Pipeline¶
- class Pipeline(dataset=None, config=None, pipeline=None, actions=None, strict=False, proba=None, repeat=None)[source]¶
- ITEM_LENGTH = 40¶
- LINE_LENGTH = 80¶
- PREFIX = '\x1b[1m\x1b[4m'¶
- acquire_lock(name='lock', **kwargs)[source]¶
Acquire lock
- Parameters
name (string) – a lock name
- Returns
- Return type
self - in order to use it in the pipeline chains
- add_namespace(*namespaces)[source]¶
Add namespace to call pipeline actions from
- Parameters
namespace (str or module) – a module name as a string or a module reference
Examples
Add a standard time module and numpy:
dataset.p.add_namespace('time', numpy)
Notes
The current module and dataset module are included by default.
Passing a namespace as a string is necessary for multiprocess executions, e.g. when running a pipeline with prefetch and mpc target.
- append_pipeline(pipeline, proba=None, repeat=None)[source]¶
Add a nested pipeline to the log of future actions
- call(fn, *args, save_to=None, **kwargs)[source]¶
Call any function during pipeline execution
- Parameters
fn (a function, method or callable to call.) – Could be a named expression.
save_to (a named expression or a sequence of named expressions) – A location where function output will be saved to.
Notes
As a function from any namespace (see
add_namespace()
) can be called within a pipeline, call is convenient with lambdas:pipeline .call(lambda batch: (image.shape[1] for image in batch.images), B(), save_to=V('image_widths'))

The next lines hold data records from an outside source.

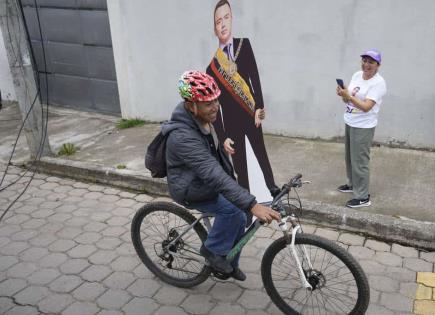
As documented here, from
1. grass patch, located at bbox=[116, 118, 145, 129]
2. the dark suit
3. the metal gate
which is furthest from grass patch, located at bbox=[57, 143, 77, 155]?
the dark suit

- create_batch(batch_index, *args, **kwargs)[source]¶
Create a new batch by given indices and execute all lazy actions
- delete_variable(name)[source]¶
Delete a variable If the variable does not exists, the warning will be issued.
- Parameters
name (str) – a name of the variable
- Returns
- Return type
self - in order to use it in the pipeline chains
- discard_batch()[source]¶
Discard the batch (helpful in multiprocessing prefetching to prevent passing the batch back)
- Returns
- Return type
self - in order to use it in the pipeline chains
- execute_for(batch, notifier=None, iteration=None, seed=None, new_loop=False)[source]¶
Run a pipeline for one batch
- Parameters
- Returns
- Return type
a batch - an output from the last action in the pipeline
- classmethod from_pipeline(pipeline, actions=None, proba=None, repeat=None)[source]¶
Create a pipeline from another pipeline
- gather_metrics(metrics_class, *args, save_to=None, **kwargs)[source]¶
Collect metrics for a model
- Parameters
metrics_class (class or str) –
A class which calculates metrics (see
Metrics
)If str:
’class’ for :class:`~.ClassificationMetrics)
’segmentation’ or ‘mask’ for :class:`~.SegmentationMetricsByPixels)
’instance’ for :class:`~.SegmentationMetricsByInstances)
args –
kwargs – Parameters for metrics calculation
save_to (a named expression) – A location where metrics will be saved to.
Notes
For available metrics see
metrics API
.A mode can be passed to save_to expression:
‘w’ saves metrics for the last batch only which is convenient for metrics evaluation during training.
‘u’ is more suitable to calculate metrics during testing / validation.
‘a’ collects the history of batch metrics.
Examples
pipeline = (dataset.test.p .init_variable('metrics') .init_variable('inferred_masks') .import_model('unet', train_pipeline) .predict_model('unet', fetches='predictions', feed_dict={'x': B('images')}, save_to=V('inferred_masks')) .gather_metrics('masks', targets=B('masks'), predictions=V('inferred_masks'), fmt='proba', axis=-1, save_to=V('metrics', mode='u')) .run(BATCH_SIZE, notifier=True) ) metrics = pipeline.get_variable('metrics') metrics.evaluate(['sensitivity', 'specificity'])
- gen_batch(*args, **kwargs)[source]¶
Generate batches
- Parameters
batch_size (int) – desired number of items in the batch (the actual batch could contain fewer items)
specifies the randomization and the order of items (default=False):
False - items go sequentially, one after another as they appear in the index; a random number generator is created with a random entropy
True - items are shuffled randomly before each epoch; a random number generator is created with a random entropy
int - a seed number for a random shuffle; a random number generator is created with the given seed.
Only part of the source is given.